No images, please. Copy each entry below exactly as it reads.

• Data records:
▼

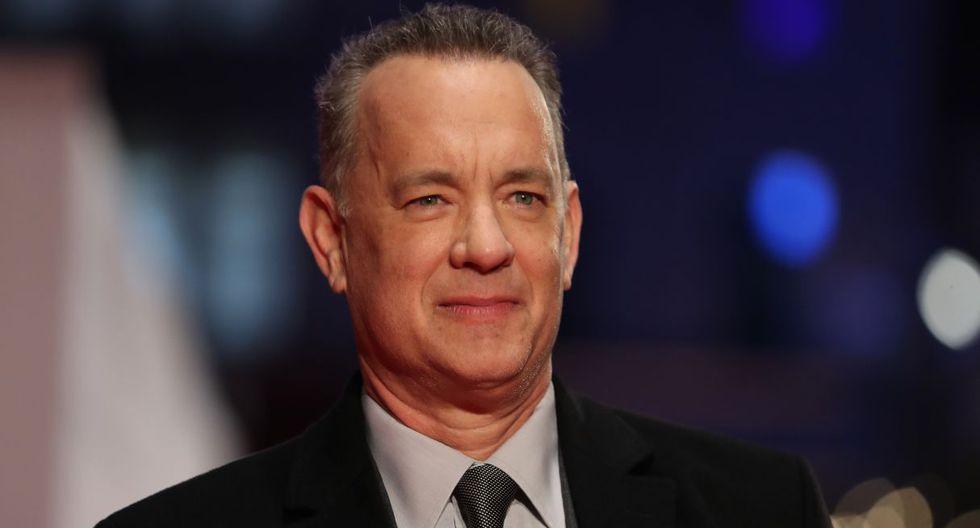 """Tom Hanks está nominado a Mejor actor de reparto por """"A Beautiful Day"""". (Foto: AFP)"""
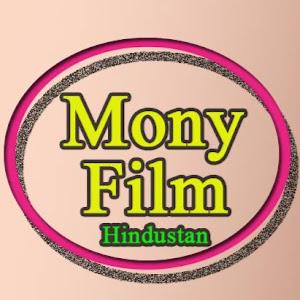 MonyFilm Hindustan
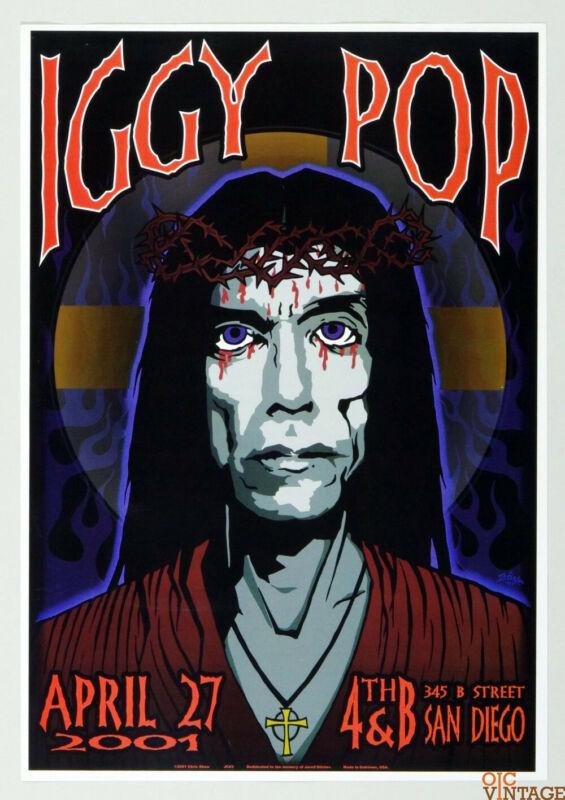 MINT RARE! IGGY POP Stooges ORIGINAL AOR AoMR 178.6Chris Shaw - Jesus Poster
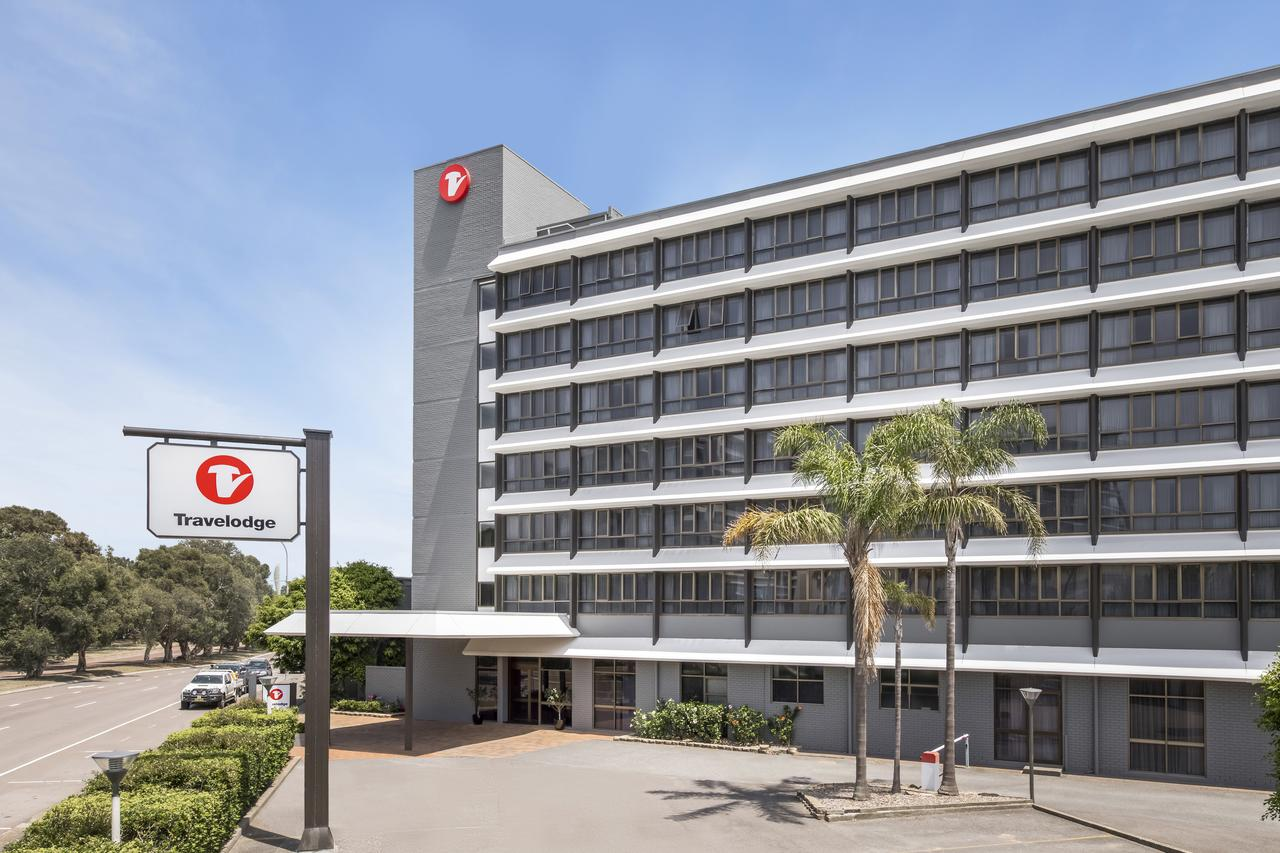 Travelodge Hotel Newcastle - Accommodation in Surfers Paradise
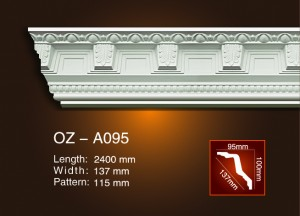 Carving Cornice Moulding OZ-A095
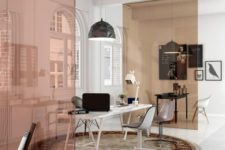 06 sheer muted color glass partitions are a stylish and contemporary way to divide spaces
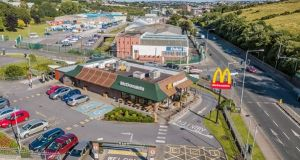 The McDonald's in Blackpool, Cork: The newly refurbished eatery is for sale for €2.5m.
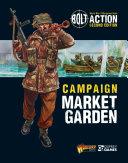 Pdf Bolt Action: Campaign: Market Garden
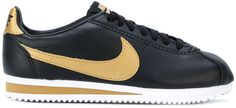 Sports Women, Nike Women, Nike Cortez, Black Gold, Sneakers Nike, Shoes, Fashion, Nike Tennis Shoes, Moda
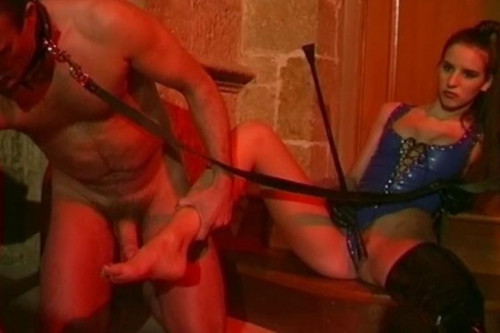 DOWNLOAD from FILESMONSTER: femdom and strapon Threesome me hard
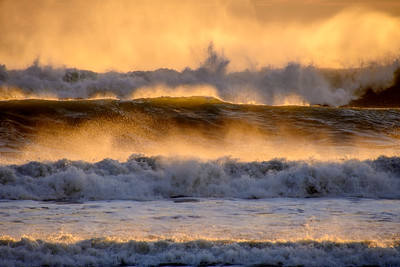 Wave_Drama_Backlit_Sunset_1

▲

• Response box:
 """Tom Hanks está nominado a Mejor actor de reparto por """"A Beautiful Day"""". (Foto: AFP)"""
 MonyFilm Hindustan
 MINT RARE! IGGY POP Stooges ORIGINAL AOR AoMR 178.6Chris Shaw - Jesus Poster
 Travelodge Hotel Newcastle - Accommodation in Surfers Paradise
 Carving Cornice Moulding OZ-A095
 06 sheer muted color glass partitions are a stylish and contemporary way to divide spaces
 The McDonald's in Blackpool, Cork: The newly refurbished eatery is for sale for €2.5m.
 Pdf Bolt Action: Campaign: Market Garden
 Sports Women, Nike Women, Nike Cortez, Black Gold, Sneakers Nike, Shoes, Fashion, Nike Tennis Shoes, Moda
 DOWNLOAD from FILESMONSTER: femdom and strapon Threesome me hard
 Wave_Drama_Backlit_Sunset_1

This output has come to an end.